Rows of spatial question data
= = = =
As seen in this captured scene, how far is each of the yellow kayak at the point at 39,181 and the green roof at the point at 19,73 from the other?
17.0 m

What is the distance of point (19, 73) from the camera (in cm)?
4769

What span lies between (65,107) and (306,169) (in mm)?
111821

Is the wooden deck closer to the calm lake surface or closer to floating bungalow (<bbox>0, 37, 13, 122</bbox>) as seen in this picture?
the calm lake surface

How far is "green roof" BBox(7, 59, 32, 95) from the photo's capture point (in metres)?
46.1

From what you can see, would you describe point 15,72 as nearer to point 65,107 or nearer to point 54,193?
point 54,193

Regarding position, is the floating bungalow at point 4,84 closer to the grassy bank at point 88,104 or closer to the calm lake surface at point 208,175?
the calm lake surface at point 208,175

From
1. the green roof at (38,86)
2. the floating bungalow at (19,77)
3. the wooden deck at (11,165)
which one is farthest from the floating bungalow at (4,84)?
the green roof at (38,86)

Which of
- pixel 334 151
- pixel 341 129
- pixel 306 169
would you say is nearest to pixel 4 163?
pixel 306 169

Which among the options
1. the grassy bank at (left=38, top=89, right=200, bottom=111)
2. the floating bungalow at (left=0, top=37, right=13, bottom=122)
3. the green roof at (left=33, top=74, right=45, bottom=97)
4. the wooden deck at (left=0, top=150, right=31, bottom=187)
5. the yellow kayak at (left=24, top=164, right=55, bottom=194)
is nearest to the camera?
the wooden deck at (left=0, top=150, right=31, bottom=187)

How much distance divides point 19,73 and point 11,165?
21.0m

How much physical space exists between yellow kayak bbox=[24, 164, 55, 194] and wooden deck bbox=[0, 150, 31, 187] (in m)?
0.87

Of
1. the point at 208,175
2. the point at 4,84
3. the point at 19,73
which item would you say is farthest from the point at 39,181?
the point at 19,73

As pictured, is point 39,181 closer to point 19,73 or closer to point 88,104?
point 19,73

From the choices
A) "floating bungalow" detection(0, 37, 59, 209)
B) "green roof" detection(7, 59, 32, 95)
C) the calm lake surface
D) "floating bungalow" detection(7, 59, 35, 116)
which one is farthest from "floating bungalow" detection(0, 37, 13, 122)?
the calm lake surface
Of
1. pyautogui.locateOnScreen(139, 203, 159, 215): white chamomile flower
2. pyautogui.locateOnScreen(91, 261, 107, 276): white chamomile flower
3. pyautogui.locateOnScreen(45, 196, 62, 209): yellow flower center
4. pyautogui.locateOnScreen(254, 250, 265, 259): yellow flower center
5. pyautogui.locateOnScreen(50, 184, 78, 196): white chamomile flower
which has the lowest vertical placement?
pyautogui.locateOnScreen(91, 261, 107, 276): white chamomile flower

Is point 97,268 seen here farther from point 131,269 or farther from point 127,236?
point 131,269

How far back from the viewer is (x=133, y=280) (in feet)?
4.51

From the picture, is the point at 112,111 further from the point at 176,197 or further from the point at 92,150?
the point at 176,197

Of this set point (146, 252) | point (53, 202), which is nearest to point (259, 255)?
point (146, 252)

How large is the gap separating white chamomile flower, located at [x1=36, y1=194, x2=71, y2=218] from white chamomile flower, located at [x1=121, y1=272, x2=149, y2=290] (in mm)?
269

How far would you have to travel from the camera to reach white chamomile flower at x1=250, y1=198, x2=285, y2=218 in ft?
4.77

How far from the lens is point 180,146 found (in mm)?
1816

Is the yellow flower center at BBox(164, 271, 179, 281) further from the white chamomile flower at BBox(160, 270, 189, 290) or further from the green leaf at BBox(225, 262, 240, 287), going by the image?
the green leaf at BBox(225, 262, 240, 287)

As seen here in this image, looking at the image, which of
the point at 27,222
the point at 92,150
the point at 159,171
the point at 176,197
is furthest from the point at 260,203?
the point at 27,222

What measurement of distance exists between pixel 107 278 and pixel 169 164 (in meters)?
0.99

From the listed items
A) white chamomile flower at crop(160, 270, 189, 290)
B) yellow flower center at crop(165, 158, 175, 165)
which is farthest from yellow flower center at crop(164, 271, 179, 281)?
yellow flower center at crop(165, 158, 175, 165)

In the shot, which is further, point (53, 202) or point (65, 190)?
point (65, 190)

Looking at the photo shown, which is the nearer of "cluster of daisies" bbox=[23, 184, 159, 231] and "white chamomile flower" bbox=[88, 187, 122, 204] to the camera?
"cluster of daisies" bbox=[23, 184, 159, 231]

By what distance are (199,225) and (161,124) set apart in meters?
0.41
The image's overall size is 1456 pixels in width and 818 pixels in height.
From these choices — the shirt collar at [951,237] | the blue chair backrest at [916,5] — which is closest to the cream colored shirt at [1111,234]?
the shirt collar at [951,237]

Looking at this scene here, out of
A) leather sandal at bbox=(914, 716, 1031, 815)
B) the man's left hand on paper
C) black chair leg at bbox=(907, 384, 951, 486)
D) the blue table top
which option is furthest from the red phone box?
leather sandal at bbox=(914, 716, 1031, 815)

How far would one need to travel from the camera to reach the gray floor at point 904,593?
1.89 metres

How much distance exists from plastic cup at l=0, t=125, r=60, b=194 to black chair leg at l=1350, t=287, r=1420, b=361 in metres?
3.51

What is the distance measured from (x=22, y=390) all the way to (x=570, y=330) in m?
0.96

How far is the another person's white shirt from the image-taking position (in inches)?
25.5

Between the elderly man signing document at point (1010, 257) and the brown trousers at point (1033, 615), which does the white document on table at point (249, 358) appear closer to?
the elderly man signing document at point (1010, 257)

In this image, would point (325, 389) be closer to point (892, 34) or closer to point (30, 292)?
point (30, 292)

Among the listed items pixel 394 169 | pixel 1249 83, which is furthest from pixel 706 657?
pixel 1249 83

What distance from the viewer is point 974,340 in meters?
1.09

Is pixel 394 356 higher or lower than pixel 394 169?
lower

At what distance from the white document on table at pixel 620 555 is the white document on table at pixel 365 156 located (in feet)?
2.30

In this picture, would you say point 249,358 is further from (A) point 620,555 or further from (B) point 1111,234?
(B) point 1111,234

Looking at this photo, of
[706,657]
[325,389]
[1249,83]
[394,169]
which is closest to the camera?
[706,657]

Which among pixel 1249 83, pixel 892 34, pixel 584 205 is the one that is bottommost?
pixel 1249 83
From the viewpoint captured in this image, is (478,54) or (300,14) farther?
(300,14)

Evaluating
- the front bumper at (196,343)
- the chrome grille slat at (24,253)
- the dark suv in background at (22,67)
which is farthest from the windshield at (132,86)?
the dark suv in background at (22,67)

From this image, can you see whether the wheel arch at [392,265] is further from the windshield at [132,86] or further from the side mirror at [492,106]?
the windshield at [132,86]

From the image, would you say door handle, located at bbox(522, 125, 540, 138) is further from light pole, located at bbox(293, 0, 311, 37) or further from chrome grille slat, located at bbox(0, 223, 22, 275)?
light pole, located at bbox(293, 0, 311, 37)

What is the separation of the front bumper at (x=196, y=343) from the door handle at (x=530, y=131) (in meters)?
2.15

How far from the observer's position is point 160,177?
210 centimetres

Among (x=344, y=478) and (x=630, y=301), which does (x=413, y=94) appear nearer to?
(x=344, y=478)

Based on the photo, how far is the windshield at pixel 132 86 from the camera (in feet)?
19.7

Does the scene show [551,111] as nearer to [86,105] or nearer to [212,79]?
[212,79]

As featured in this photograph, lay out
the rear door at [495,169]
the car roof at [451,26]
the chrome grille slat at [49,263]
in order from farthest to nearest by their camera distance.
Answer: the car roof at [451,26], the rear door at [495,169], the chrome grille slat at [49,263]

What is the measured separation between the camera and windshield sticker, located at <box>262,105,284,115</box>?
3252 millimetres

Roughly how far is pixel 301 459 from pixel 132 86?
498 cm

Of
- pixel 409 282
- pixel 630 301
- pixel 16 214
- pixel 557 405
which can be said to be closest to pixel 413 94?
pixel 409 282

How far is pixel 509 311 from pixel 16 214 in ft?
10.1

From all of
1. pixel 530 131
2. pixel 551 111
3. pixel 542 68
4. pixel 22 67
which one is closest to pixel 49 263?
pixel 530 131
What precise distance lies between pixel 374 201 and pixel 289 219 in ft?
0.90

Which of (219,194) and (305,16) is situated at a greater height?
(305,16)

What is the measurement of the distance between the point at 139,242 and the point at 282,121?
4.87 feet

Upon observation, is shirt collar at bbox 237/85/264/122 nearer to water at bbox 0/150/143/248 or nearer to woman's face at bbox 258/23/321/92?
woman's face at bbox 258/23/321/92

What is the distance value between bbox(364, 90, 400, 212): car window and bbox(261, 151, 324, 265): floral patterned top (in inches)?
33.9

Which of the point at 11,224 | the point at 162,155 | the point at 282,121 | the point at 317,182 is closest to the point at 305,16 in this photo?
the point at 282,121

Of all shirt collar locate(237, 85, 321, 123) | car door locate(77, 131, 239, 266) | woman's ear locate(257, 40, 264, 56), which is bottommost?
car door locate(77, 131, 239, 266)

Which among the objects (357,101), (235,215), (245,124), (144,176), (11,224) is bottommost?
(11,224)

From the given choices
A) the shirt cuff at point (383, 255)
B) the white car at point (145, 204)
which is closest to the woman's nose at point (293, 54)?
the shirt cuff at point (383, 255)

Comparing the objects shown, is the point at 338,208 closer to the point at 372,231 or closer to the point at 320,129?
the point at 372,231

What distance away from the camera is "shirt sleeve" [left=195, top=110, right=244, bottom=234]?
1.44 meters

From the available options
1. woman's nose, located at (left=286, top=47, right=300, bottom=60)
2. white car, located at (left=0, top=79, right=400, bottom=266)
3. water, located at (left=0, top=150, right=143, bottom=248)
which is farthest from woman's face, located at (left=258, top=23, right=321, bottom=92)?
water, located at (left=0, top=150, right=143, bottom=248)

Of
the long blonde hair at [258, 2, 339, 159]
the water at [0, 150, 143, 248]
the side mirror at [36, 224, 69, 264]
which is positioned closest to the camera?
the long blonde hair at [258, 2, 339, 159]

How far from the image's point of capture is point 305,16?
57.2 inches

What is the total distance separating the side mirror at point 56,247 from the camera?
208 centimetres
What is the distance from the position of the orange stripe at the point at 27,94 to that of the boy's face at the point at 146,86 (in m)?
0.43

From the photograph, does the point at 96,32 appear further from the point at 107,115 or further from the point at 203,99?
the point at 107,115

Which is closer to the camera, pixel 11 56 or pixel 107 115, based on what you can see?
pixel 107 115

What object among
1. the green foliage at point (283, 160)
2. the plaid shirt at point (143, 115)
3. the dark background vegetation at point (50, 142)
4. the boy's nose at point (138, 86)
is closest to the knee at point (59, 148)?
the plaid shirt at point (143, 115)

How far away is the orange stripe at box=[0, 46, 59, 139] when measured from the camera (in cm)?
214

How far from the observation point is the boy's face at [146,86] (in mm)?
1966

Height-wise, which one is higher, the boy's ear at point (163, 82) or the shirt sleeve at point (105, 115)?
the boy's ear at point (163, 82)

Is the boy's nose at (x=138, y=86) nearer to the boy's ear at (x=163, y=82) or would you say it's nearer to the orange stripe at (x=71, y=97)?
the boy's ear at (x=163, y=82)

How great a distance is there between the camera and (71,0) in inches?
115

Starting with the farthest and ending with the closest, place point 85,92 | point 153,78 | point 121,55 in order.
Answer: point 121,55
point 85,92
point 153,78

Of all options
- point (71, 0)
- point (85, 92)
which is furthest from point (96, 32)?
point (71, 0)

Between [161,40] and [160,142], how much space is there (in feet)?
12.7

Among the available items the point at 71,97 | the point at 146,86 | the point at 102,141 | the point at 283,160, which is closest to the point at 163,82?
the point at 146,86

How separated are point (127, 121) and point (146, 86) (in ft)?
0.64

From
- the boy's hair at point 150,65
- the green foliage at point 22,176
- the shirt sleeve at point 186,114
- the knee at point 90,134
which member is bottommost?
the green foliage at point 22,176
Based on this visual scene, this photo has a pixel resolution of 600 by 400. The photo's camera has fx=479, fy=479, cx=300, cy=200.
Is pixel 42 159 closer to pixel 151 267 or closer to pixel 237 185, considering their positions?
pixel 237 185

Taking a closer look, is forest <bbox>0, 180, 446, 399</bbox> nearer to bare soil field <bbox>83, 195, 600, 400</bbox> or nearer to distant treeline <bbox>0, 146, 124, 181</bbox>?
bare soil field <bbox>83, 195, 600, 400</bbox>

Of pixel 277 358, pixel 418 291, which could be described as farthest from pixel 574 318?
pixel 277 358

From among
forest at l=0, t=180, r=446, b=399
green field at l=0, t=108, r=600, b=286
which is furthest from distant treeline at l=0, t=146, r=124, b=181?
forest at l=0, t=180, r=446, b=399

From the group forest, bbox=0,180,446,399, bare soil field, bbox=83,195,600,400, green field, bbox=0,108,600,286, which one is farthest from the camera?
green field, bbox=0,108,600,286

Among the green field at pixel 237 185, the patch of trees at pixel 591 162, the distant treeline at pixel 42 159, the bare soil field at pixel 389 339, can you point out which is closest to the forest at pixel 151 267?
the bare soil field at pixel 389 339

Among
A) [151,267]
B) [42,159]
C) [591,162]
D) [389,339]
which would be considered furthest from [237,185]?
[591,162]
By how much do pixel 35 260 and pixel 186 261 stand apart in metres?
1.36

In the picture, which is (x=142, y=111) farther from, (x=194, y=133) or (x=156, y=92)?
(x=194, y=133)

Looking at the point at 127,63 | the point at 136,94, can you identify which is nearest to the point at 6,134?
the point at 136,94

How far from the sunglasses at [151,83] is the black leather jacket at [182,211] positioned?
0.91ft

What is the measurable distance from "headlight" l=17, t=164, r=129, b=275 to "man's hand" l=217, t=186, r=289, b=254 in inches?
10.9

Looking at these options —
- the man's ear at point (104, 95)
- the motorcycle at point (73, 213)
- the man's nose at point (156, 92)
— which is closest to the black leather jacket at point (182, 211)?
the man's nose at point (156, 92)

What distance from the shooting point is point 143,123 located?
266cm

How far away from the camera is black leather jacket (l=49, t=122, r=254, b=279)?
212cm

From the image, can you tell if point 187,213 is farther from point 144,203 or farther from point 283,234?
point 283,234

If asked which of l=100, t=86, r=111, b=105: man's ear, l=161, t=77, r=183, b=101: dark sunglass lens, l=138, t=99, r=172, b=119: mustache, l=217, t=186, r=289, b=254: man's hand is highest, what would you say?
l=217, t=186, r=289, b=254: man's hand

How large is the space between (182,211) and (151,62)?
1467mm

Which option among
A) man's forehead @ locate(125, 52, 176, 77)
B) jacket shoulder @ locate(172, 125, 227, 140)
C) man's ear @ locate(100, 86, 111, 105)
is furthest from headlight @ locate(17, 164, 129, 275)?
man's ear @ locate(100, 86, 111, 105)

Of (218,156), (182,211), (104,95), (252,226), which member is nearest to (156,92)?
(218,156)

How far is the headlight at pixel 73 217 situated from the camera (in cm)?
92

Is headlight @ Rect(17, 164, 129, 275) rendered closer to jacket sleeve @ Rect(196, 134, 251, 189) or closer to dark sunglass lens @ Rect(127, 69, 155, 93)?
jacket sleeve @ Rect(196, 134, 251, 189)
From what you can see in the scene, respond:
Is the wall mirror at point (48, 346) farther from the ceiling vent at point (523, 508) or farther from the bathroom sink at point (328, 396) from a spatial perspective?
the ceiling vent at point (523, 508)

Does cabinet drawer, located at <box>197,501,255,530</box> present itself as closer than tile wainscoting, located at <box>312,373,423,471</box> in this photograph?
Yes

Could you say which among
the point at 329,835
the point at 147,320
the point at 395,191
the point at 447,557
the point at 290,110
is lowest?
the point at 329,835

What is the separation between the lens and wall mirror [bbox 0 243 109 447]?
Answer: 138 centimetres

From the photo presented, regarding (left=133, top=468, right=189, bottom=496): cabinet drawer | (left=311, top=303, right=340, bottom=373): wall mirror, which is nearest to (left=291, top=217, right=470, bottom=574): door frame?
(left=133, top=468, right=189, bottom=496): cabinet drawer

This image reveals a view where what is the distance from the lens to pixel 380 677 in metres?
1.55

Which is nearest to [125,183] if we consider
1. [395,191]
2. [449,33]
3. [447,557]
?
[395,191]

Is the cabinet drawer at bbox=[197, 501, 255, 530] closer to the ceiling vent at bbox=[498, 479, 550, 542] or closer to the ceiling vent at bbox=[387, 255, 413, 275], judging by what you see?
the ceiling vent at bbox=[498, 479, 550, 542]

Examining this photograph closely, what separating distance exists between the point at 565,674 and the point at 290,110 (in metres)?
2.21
= = = =
Would you quote, exactly and only, the lines from the one containing "This image reveals" to the end of the entries?

This image reveals a view where what is the distance from the lens to pixel 380 677 in metres?
1.55

Which is nearest to [125,183] if we consider
1. [395,191]
2. [449,33]
3. [447,557]
?
[395,191]

Is the cabinet drawer at bbox=[197, 501, 255, 530] closer to the ceiling vent at bbox=[498, 479, 550, 542] or closer to the ceiling vent at bbox=[387, 255, 413, 275], judging by what you see?
the ceiling vent at bbox=[498, 479, 550, 542]

Examining this photograph closely, what separating distance exists between the point at 565,674 and the point at 290,110 (in metres)?
2.21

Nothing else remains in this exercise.